---------- TEXT SECTION ----------
Are we on the right
track for NPA resolution?
B. Yerram Raju*
In the last few years,
barring the 2008 Recession and its global impact, no subject other than NPAs of
the Indian Banks has occupied so much print space and media attention.
If good number of banks
in the public sector has faltered in loan origination succumbing to external
pressures, some others have failed to supervise their loan portfolio. But their
contribution to NPA portfolio may not be more than 25 percent. NPAs that turn
as bad loans are the real culprits. Only 20 percent of the total quantum of
loans at the doorsteps of legal system could be resolved to the satisfaction of
the banks, notwithstanding the projected empowerment of banks through the
SARFAESI Act. The real reason is, therefore, beyond banks – the law and
justice.
After a prolonged
discussion on the credit risks that today’s banking system is loaded with, one
of the well-meaning legal counsels has countered me with some loaded questions
and these need attention.
-
Advocate: You say that NPA is
culmination of the credit risk likely to lead to an unrecoverable debt; so, the
debt is recoverable with only a potential for non-recover. Am I right?
-
I said – Yes;
-
Advocate: What would you expect the bank
to do?
-
YR: Give a notice calling upon the
creditor to pay up or else face the legal consequences?
-
Advocate: Then what else?
-
If the borrower does not turn up with a
convincing response, what would you expect the bank to do?
-
YR: Issue a legal notice:
-
Advocate: then what?
-
YR: If there is no response, proceed
legally against the primary and collateral securities and guarantors?
-
Advocate: What do you mean by proceeding
against?
-
YR: Ask the Bank’s legal advocate to
file a suit?
-
Put for sale the securities held by the
bank armed with the provisions of the SARFAESI Act?
-
Advocate: How much time it would take?
---------- RECORDS ----------
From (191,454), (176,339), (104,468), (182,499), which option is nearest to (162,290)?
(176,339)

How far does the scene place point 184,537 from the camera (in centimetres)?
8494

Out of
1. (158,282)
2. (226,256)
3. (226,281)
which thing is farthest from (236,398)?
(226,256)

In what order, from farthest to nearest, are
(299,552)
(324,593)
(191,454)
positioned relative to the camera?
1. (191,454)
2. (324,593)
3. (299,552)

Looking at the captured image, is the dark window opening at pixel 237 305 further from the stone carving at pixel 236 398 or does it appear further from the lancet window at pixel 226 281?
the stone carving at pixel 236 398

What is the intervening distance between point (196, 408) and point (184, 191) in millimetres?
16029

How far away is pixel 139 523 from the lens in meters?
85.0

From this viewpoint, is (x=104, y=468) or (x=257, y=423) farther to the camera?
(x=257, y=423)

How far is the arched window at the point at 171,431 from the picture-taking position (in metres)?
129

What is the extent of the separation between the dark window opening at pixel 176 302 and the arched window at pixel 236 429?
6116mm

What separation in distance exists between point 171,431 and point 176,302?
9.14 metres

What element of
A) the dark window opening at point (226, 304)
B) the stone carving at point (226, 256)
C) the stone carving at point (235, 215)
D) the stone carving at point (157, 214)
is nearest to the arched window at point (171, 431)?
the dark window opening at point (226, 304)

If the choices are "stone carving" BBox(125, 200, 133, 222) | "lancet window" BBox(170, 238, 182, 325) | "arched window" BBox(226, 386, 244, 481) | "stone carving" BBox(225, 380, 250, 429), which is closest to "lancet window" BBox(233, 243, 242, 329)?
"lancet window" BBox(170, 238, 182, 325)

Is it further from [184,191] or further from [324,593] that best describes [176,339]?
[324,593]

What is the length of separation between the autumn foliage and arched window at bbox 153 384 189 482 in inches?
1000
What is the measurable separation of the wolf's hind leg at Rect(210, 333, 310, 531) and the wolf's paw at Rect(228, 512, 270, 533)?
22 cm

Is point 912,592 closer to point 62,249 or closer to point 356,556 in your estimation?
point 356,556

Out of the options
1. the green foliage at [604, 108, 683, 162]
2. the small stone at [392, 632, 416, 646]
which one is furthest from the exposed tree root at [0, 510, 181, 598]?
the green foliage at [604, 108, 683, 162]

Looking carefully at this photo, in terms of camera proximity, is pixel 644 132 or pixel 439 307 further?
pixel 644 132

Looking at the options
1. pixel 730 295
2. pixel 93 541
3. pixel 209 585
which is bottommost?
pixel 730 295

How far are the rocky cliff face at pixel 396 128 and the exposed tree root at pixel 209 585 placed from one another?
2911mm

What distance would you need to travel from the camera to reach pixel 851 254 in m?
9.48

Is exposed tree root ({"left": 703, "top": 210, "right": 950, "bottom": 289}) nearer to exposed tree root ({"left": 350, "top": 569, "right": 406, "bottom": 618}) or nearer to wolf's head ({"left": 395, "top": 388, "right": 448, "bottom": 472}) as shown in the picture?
----------
▶ **REQUIRED TASKS**
• A. Write out the stretch of the article on NPA resolution from "B. Yerram Raju*" through "and media attention.".
• B. In the article on NPA resolution, what share of the total quantum of loans at the doorsteps of the legal system could be resolved to the satisfaction of the banks?
The data placed after the article on NPA resolution is separate material.

▶ **TASK-BY-TASK ANSWERS**
• A.
B. Yerram Raju*
In the last few years,
barring the 2008 Recession and its global impact, no subject other than NPAs of
the Indian Banks has occupied so much print space and media attention.

• B. Only 20 percent.